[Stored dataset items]

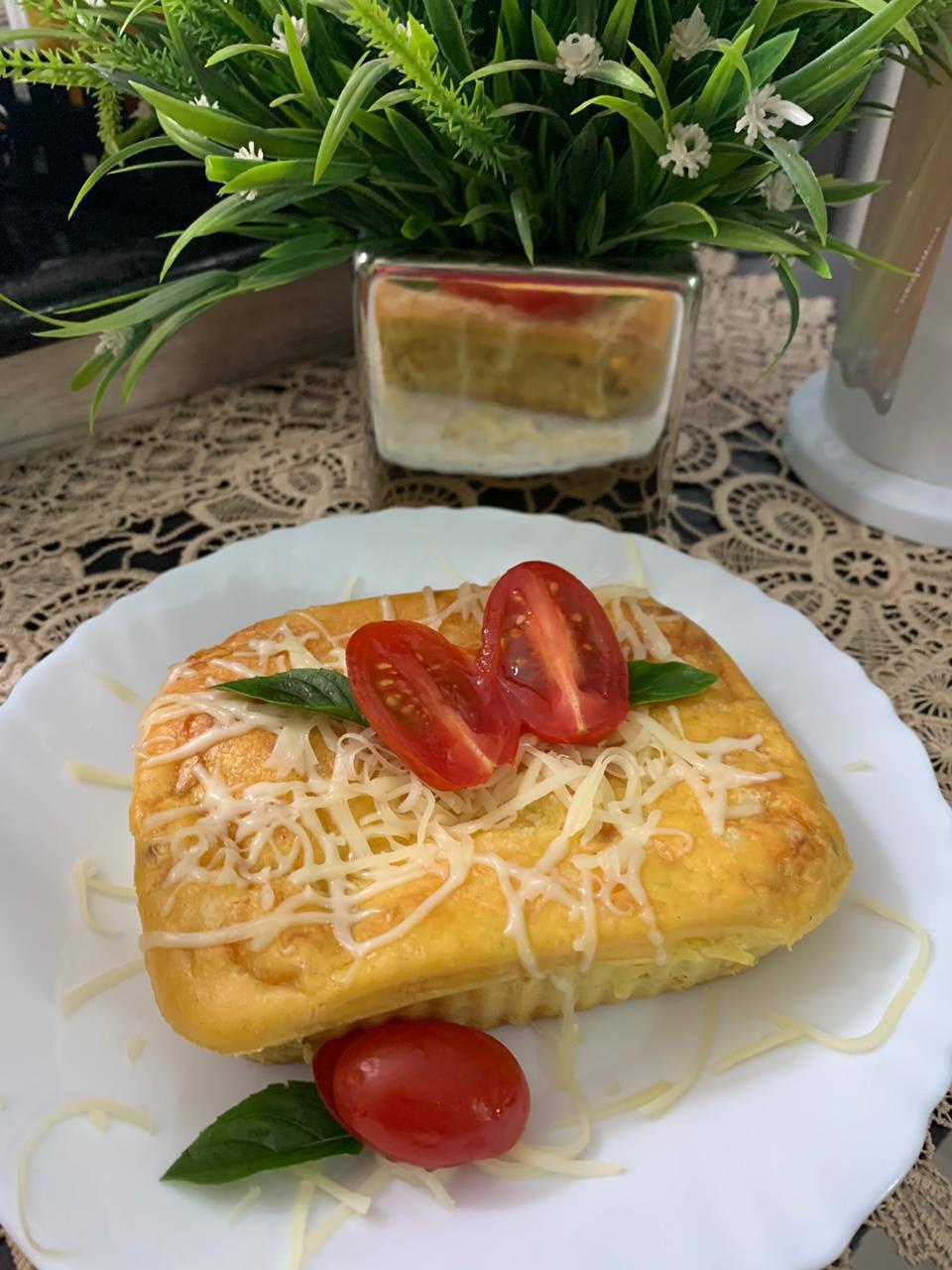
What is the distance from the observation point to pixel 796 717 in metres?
1.64

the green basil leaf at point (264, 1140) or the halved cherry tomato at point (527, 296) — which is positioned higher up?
the halved cherry tomato at point (527, 296)

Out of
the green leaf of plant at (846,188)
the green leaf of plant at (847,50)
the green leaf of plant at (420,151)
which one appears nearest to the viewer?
the green leaf of plant at (847,50)

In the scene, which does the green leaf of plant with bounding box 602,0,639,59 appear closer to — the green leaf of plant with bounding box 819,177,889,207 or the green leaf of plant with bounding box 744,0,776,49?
the green leaf of plant with bounding box 744,0,776,49

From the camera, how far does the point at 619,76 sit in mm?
1384

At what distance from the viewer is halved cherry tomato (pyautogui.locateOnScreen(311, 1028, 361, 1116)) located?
120cm

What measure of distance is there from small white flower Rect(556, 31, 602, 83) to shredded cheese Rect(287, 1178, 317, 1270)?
1.40m

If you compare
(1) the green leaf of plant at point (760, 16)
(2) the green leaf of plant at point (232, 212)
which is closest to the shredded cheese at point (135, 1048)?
(2) the green leaf of plant at point (232, 212)

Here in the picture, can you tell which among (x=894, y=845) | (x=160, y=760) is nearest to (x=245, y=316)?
(x=160, y=760)

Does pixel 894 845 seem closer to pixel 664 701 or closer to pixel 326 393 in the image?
pixel 664 701

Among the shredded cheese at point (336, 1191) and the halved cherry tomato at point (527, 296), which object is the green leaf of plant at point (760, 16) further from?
the shredded cheese at point (336, 1191)

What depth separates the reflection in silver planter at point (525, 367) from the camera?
1723mm

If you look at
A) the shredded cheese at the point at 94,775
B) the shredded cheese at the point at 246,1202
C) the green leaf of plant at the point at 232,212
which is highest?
the green leaf of plant at the point at 232,212

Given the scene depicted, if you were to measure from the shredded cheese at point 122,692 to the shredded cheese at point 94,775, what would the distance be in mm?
122

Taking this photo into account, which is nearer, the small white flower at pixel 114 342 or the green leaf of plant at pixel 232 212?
the green leaf of plant at pixel 232 212
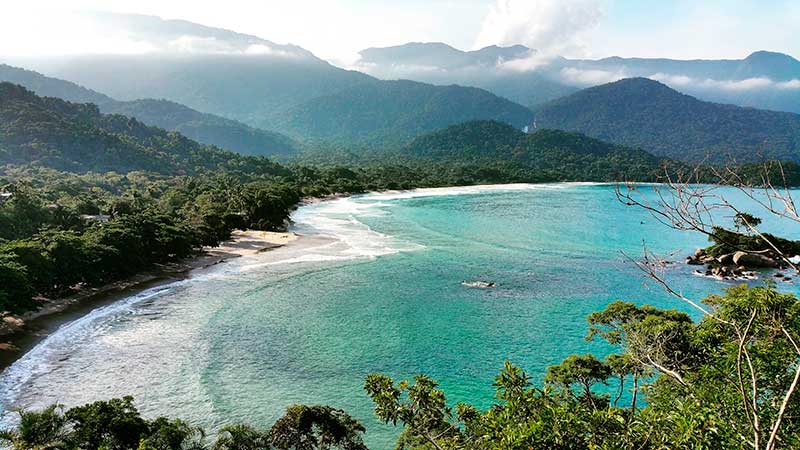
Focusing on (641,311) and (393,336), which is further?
(393,336)

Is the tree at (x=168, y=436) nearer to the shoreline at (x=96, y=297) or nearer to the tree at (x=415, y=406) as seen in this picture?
the tree at (x=415, y=406)

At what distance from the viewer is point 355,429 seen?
15.2 metres

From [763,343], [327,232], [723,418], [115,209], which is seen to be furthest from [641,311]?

**Exercise:**
Copy all of the entries above verbatim, leaving the pictures out of your answer.

**Solution to the problem:**
What is the distance from the observation point to pixel 796 717 in metres?
1.64

the green basil leaf at point (264, 1140) or the halved cherry tomato at point (527, 296) — which is positioned higher up?
the halved cherry tomato at point (527, 296)

Out of
the green leaf of plant at (846,188)
the green leaf of plant at (847,50)
the green leaf of plant at (420,151)
which one appears nearest to the viewer?
the green leaf of plant at (847,50)

In the scene, which does the green leaf of plant with bounding box 602,0,639,59 appear closer to — the green leaf of plant with bounding box 819,177,889,207 or the green leaf of plant with bounding box 744,0,776,49?
the green leaf of plant with bounding box 744,0,776,49

From the camera, how far does the point at 619,76 sit in mm?
1384

At what distance from the viewer is halved cherry tomato (pyautogui.locateOnScreen(311, 1028, 361, 1116)) located?
120cm

What measure of distance is there from small white flower Rect(556, 31, 602, 83) to shredded cheese Rect(287, 1178, 317, 1270)?
1.40m

If you compare
(1) the green leaf of plant at point (760, 16)
(2) the green leaf of plant at point (232, 212)
which is closest to the shredded cheese at point (135, 1048)?
(2) the green leaf of plant at point (232, 212)

Here in the picture, can you tell which among (x=894, y=845) | (x=160, y=760) is nearest to (x=245, y=316)?
(x=160, y=760)

Does pixel 894 845 seem closer to pixel 664 701 or closer to pixel 326 393 in the image?
pixel 664 701

Among the shredded cheese at point (336, 1191) and the halved cherry tomato at point (527, 296), which object is the green leaf of plant at point (760, 16) further from?
the shredded cheese at point (336, 1191)

What depth separates the reflection in silver planter at point (525, 367) from the camera?
1723mm

If you look at
A) the shredded cheese at the point at 94,775
B) the shredded cheese at the point at 246,1202
C) the green leaf of plant at the point at 232,212
which is highest?
the green leaf of plant at the point at 232,212

Given the scene depicted, if you were to measure from the shredded cheese at point 122,692 to the shredded cheese at point 94,775, what would the distance be in mm?
122

Taking this photo into account, which is nearer, the small white flower at pixel 114 342 or the green leaf of plant at pixel 232 212?
the green leaf of plant at pixel 232 212
Focusing on (641,311) and (393,336), which is further?
(393,336)

Is the tree at (x=168, y=436) nearer to the shoreline at (x=96, y=297) or nearer to the tree at (x=415, y=406) as seen in this picture?
the tree at (x=415, y=406)

At what distance from the viewer is point 355,429 seen?
15.2 metres

From [763,343], [327,232], [723,418], [115,209], which is seen to be furthest from [641,311]?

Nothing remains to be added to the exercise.